TASK REQUIREMENTS »
• 1. In the passage on Lambda container images, where does AWS publish its official Lambda base images?
• 2. Copy word for word the part of the passage on Lambda container images from "AWS Base Images" to "teams starting out.".

EXERCISE PASSAGE »
- - - - - - -

Node.js	`aws-lambda-ric`	`npm install aws-lambda-ric`
Java	`aws-lambda-java-runtime-interface-client`	Maven/Gradle dependency
.NET	`Amazon.Lambda.RuntimeSupport`	NuGet package
Go	`aws-lambda-go`	`go get github.com/aws/aws-lambda-go`
Ruby	`aws_lambda_ric`	`gem install aws_lambda_ric`
C++	`aws-lambda-cpp`	CMake build from source
Rust	`lambda_runtime`	`cargo add lambda_runtime`

AWS Base Images vs. Custom Images

AWS publishes official Lambda base images in ECR Public Gallery at public.ecr.aws/lambda/. These images include the Lambda runtime, the RIC, the RIE, and a minimal Amazon Linux operating system. They are the fastest path to a working container-based Lambda function and the approach I recommend for most teams starting out.

Runtime	Image URI	Approximate Size	OS
Python 3.12	`public.ecr.aws/lambda/python:3.12`	~580 MB	Amazon Linux 2023
Python 3.13	`public.ecr.aws/lambda/python:3.13`	~590 MB	Amazon Linux 2023
Node.js 20	`public.ecr.aws/lambda/nodejs:20`	~490 MB	Amazon Linux 2023
Node.js 22	`public.ecr.aws/lambda/nodejs:22`	~500 MB	Amazon Linux 2023
Java 21	`public.ecr.aws/lambda/java:21`	~620 MB	Amazon Linux 2023
.NET 8	`public.ecr.aws/lambda/dotnet:8`	~560 MB	Amazon Linux 2023
Ruby 3.3	`public.ecr.aws/lambda/ruby:3.3`	~510 MB	Amazon Linux 2023

Building from a custom base image gives you full control over the operating system, system libraries, and image size. This is the right choice when you need a specific Linux distribution for compliance reasons, need to minimize image size, or need system-level packages that are not available in Amazon Linux. The trade-off: you are responsible for installing and maintaining the RIC and for applying OS patches that AWS otherwise handles automatically.

Dimension	AWS Base Image	Custom Base Image
Maintenance	AWS patches the OS and runtime	You patch everything
RIC included	Yes	You install it
RIE included	Yes	You install it
OS choice	Amazon Linux 2023 only	Any Linux distribution
Size control	Limited: base image is fixed	Full control via multi-stage builds
Compliance	AWS-managed, SOC2/HIPAA eligible	You validate compliance
Cold start	AWS-optimized	Depends on your optimization
Native libraries	Amazon Linux packages	Any packages you install
FIPS 140-2	Not available in base images	Can use FIPS-validated OS

Example: Dockerfile using AWS base image (Python)

- - - - - - -

RECORDS SHOWN »
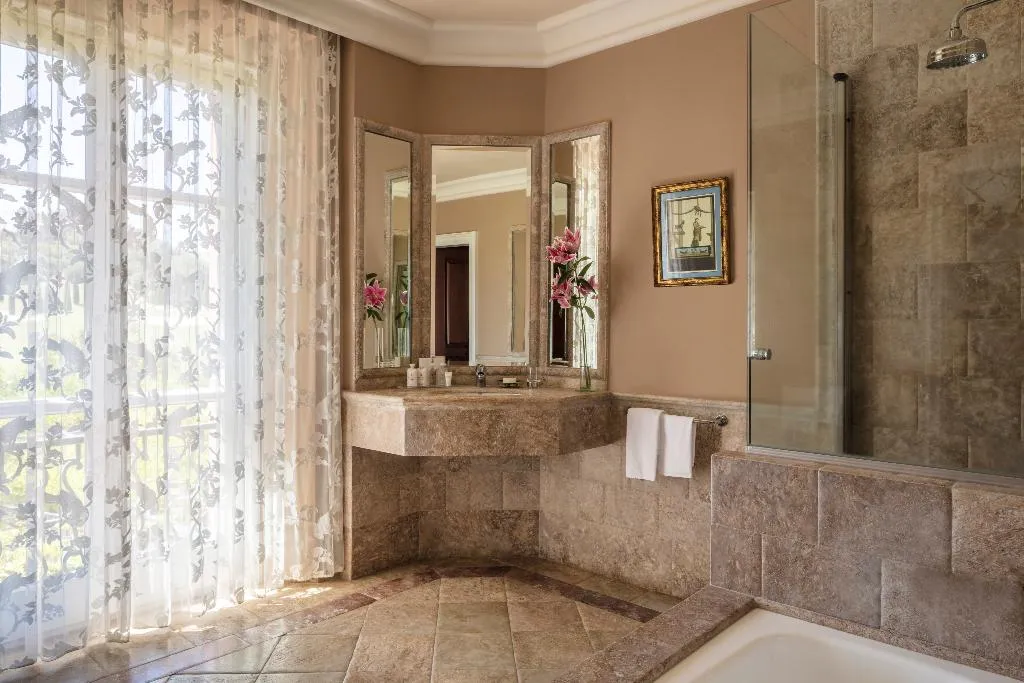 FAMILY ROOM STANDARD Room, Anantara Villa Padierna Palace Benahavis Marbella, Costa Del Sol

- - - - - - -

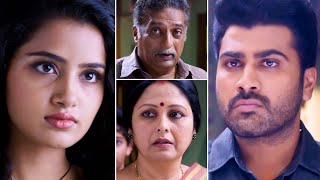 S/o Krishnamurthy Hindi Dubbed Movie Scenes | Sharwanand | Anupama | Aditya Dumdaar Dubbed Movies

- - - - - - -

ANSWERS TO EACH TASK »
• 1. In the ECR Public Gallery at public.ecr.aws/lambda/.

• 2.
AWS Base Images vs. Custom Images

AWS publishes official Lambda base images in ECR Public Gallery at public.ecr.aws/lambda/. These images include the Lambda runtime, the RIC, the RIE, and a minimal Amazon Linux operating system. They are the fastest path to a working container-based Lambda function and the approach I recommend for most teams starting out.